They claim to have intercepted several chats on instant messaging site Nimbuzz between Riyaz and Tehseen Akhtar, the Mujahideen man reportedly running the group since its leader in India, Yasin Bhatkal, was arrested from Bihar in August.
Riyaz Bhatkal, investigators believe, has been giving direct orders on terror strikes. After his arrest, Yasin Bhatkal allegedly told interrogators that he did not know about the Bodh Gaya blasts and that many IM modules now work simultaneously on multiple instructions.
Both Yasin and Riyaz belong to the same village in Karnataka, where they are believed to have begun their careers in terror.

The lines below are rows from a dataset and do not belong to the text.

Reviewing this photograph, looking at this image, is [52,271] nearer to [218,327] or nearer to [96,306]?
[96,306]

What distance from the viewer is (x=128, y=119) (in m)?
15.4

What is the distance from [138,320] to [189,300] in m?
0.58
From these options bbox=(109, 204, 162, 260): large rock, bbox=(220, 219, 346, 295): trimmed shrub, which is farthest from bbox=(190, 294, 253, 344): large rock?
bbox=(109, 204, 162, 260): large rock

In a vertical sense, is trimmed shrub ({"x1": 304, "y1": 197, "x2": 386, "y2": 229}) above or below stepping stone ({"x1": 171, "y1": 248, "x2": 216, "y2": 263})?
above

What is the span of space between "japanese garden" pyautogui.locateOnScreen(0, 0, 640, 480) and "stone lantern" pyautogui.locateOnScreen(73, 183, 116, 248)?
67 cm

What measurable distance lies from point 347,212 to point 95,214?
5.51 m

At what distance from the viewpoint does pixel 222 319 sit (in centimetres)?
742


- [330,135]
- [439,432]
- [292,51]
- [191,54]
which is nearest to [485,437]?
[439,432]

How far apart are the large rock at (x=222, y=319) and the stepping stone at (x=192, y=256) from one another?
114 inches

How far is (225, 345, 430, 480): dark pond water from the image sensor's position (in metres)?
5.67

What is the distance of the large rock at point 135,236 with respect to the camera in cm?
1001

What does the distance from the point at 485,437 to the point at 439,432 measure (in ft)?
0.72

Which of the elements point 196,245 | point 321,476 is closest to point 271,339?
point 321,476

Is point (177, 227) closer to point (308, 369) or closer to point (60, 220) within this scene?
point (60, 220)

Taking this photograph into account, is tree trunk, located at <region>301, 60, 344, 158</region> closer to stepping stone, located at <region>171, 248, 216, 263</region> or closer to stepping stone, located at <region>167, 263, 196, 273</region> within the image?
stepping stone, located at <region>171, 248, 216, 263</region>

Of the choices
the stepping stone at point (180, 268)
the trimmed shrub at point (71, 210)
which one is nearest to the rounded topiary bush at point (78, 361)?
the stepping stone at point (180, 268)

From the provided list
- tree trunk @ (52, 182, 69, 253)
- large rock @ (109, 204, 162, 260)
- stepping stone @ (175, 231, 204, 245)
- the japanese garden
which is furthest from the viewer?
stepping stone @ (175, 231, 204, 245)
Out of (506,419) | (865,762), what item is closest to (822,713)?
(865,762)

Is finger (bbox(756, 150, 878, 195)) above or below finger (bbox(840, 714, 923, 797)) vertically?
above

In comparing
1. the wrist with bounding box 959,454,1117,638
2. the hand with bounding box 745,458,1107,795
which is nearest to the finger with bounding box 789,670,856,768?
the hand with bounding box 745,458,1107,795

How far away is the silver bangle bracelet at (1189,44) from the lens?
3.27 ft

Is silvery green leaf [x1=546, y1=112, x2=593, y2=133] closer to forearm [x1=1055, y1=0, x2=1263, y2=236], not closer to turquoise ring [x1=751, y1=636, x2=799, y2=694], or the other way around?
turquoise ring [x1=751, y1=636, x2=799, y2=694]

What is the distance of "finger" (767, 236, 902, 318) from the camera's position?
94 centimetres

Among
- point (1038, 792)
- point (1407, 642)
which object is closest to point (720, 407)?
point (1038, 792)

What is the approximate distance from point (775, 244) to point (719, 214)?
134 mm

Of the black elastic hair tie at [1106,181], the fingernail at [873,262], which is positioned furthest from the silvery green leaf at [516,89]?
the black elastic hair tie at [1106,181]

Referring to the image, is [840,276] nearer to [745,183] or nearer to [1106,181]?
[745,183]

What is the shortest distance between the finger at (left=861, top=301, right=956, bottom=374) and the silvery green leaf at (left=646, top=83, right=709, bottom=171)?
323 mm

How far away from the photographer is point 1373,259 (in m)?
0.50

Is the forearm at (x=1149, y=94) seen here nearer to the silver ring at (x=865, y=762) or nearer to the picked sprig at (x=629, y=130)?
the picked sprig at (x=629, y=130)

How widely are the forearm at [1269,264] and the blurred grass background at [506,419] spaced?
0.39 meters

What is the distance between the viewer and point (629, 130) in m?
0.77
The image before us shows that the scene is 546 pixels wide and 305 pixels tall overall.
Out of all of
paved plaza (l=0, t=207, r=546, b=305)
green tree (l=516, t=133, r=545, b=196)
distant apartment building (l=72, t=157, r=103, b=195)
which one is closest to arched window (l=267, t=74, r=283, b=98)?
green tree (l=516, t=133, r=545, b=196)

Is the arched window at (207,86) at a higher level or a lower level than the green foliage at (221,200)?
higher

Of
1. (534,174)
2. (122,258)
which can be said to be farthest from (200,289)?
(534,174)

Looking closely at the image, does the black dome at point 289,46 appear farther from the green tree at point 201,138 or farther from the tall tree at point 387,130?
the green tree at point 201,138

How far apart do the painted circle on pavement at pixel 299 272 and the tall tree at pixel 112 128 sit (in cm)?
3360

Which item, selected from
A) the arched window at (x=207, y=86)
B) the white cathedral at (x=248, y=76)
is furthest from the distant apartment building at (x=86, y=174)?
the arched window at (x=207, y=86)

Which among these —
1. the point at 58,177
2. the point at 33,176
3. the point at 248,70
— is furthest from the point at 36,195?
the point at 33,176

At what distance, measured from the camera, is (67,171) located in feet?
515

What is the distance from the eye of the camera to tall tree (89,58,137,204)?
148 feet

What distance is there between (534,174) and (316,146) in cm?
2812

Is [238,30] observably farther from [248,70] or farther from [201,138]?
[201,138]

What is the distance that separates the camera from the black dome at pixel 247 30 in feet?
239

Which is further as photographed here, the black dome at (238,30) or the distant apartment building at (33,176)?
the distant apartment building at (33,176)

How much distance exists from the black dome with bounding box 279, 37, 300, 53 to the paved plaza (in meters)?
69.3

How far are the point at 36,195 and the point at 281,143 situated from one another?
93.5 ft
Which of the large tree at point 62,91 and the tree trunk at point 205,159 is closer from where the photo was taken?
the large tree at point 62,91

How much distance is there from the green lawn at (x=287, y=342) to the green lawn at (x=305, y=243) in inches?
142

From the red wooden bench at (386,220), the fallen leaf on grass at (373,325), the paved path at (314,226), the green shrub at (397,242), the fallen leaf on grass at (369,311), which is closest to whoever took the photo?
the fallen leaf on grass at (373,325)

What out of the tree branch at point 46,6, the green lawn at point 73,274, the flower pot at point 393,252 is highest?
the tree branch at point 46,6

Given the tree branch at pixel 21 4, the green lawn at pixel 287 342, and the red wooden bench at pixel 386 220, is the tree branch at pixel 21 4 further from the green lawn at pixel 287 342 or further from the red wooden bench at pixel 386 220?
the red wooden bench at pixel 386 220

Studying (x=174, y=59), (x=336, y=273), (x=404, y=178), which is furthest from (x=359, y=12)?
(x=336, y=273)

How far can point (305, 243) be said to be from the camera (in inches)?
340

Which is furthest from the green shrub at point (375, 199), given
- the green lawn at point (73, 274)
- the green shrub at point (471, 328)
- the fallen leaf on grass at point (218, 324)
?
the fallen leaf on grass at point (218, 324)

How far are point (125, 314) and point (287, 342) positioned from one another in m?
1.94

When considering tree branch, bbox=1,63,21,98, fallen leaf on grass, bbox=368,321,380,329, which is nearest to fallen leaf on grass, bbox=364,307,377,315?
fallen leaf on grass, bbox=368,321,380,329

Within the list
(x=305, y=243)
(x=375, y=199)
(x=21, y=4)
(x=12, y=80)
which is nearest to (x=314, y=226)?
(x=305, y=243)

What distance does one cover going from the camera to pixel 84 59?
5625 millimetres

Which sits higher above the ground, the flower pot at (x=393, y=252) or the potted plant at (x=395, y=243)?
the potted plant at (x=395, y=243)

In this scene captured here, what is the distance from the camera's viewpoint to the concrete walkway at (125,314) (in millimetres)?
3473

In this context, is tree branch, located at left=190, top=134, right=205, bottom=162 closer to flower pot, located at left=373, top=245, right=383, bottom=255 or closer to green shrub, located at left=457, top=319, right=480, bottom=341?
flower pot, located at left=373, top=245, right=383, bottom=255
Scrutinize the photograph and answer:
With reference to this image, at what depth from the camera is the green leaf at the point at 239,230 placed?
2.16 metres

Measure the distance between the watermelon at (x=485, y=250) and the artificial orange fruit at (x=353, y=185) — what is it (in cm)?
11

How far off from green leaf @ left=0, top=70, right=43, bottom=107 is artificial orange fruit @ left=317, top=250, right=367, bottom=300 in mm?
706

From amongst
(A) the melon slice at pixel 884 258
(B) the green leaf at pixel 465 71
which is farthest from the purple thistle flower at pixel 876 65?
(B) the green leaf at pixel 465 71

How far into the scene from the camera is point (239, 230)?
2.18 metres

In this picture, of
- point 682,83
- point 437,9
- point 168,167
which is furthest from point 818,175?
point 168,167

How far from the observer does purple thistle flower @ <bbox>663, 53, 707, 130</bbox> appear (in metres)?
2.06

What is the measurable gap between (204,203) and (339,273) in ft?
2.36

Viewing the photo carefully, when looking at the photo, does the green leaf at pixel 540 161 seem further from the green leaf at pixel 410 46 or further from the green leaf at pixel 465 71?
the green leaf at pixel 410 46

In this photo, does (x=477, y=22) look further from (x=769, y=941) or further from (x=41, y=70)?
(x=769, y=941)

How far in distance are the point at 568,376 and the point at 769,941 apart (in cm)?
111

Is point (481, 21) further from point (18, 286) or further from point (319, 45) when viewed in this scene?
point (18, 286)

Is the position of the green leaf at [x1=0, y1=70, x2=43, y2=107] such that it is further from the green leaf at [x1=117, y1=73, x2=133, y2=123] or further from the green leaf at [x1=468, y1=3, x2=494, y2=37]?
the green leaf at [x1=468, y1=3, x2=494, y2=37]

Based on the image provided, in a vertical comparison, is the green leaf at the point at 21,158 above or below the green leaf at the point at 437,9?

The terrorists were emboldened to strike before a Narendra Modi rally at Patna's Gandhi Maidan on October 27, by the fact that investigation agencies had made no arrests or breakthrough in the Bodh Gaya case in which two monks were injured, investigators now say.
Earlier this week, the National Investigation Agency or NIA raided a small hotel in Ranchi in pursuit of Haider Ali, one of the main suspects in the Patna blasts which killed six people and injured 83.
Haider Ali had escaped by then, but the NIA found 27 live bombs and a chart that lists the men who allegedly planted a total of 13 bombs in Bodh Gaya in July.
The similarities between the two attacks are many; investigators say they were both conducted by the newly-formed Ranchi branch of the Indian Mujahideen.
Both teams had six members and in both cases they allegedly worked in teams of two assigned to plant three bombs each.
Among the bombers in both cities, say investigators, is Imtiaz Ansari who was caught while trying to escape from the Patna railway station where the first bomb exploded just hours before Mr Modi, the BJP's prime ministerial candidate, addressed a massive rally.